CoSAI Category 3: Identity Spoofing

Weak or misconfigured authentication that lets attackers impersonate legitimate clients or agents, corrupting audit trails or gaining unauthorized access to server resources.

SkillScan detection coverage: limited. SkillScan analyzes skill files, not runtime authentication. Skills that include instructions to accept alternate identity tokens or bypass authentication verification are flagged. But the authentication layer itself is outside the pre-install scan scope.

CoSAI Category 4: Indirect Execution

Skills or tools that execute code through indirect channels, including nested tool calls, reflection patterns, and deferred execution that evades direct analysis.

SkillScan detection coverage: moderate. The scanner flags chained tool invocation patterns and external endpoint references. Deep reflection chains that only manifest at runtime are harder to catch statically.

CoSAI Category 5: Data Exfiltration

Unauthorized extraction of user data, agent memory, API tokens, or system information through skill execution.

SkillScan detection coverage: strong. 27 of the 93 behavioral threats involve credential or data exfiltration patterns. Webhook callbacks to external endpoints, suspicious file access patterns, and token forwarding instructions are all flagged. The ClawHavoc campaign (335 skills, traced back to a single coordinated operation) relied heavily on this attack pattern.

The Coverage Map

Across all 12 CoSAI categories, SkillScan provides strong coverage for about 5 categories, moderate coverage for 4, and limited coverage for 3. The limited-coverage categories are primarily the authentication and runtime monitoring categories that require execution-time visibility rather than pre-install analysis.

This is not a gap in SkillScan specifically. It is a structural gap in pre-install scanning as an approach. Pre-install behavioral analysis catches the threats that are visible in the skill file before execution. Runtime monitors (like Overmind or SAFE-MCP) catch the threats that only manifest during execution. Both layers are needed. Neither layer alone is sufficient.

What the CoSAI Paper Gets Right

The CoSAI paper makes a recommendation that I think is correct and underappreciated: end-to-end agent identity and traceability are essential. This means every agent, every tool invocation, and every data access should be attributable to a specific identity with a traceable audit record.

This is harder than it sounds in the current OpenClaw ecosystem. Skills are installed from ClawHub with minimal verification. The publisher account only needs a one-week-old GitHub account. The skill runs with whatever permissions the agent has. There is no end-to-end attestation chain.

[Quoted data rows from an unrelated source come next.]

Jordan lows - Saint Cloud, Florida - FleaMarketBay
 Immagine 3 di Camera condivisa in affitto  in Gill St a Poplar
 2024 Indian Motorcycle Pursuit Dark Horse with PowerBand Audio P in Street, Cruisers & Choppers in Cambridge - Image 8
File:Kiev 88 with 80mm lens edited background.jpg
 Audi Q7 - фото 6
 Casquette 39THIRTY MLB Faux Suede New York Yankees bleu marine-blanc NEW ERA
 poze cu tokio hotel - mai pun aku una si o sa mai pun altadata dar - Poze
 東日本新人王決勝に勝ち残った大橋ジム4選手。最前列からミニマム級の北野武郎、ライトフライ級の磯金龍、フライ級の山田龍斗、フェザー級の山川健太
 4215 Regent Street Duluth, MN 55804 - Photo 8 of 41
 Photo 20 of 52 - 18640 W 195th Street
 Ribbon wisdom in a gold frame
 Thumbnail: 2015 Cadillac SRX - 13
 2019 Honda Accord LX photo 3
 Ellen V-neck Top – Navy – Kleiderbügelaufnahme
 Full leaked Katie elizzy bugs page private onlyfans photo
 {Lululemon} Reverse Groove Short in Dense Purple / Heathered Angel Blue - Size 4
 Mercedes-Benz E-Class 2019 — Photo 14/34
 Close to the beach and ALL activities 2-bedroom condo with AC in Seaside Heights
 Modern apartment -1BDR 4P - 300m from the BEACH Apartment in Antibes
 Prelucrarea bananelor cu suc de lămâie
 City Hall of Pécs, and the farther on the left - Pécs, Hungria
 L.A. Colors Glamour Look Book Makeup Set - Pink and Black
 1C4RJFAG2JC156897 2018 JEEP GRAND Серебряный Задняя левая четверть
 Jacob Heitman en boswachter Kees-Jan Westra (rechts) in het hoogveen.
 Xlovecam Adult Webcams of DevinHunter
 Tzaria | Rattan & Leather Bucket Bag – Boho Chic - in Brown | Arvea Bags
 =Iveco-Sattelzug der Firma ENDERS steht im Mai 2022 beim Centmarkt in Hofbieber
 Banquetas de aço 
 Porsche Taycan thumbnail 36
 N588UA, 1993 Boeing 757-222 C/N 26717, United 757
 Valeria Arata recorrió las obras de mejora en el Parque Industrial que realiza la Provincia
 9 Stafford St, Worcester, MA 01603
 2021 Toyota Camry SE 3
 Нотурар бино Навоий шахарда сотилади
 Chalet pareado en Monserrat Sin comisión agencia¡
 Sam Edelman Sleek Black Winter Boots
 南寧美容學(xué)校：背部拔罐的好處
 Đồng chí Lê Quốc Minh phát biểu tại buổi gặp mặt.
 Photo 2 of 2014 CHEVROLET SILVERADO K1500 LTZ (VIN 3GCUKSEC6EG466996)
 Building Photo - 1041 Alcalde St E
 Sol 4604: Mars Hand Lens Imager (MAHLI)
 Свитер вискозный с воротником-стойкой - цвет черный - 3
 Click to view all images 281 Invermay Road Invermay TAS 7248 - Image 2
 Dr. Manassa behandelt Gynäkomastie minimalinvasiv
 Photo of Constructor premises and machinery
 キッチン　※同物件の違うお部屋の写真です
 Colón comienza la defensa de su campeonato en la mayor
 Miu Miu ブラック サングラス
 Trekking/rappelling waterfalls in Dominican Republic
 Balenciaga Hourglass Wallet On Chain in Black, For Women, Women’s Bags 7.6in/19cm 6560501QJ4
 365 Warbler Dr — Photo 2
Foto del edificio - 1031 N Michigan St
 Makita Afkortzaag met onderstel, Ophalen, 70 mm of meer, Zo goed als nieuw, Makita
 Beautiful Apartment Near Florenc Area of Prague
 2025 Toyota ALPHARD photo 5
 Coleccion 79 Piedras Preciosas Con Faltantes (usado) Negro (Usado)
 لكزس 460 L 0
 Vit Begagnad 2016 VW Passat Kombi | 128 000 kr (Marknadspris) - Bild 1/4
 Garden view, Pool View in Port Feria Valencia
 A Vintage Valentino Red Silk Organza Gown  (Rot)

The behavioral threat data from 549 skills is public at https://clawhub-scanner.chitacloud.dev/api/report. The full CoSAI MCP security taxonomy is available at the CoSAI GitHub repository. The NIST RFI on AI agent security standards (docket NIST-2025-0035) is open through March 9, 2026.

SkillScan covers what can be covered before installation. The CoSAI paper maps what needs coverage across the full stack.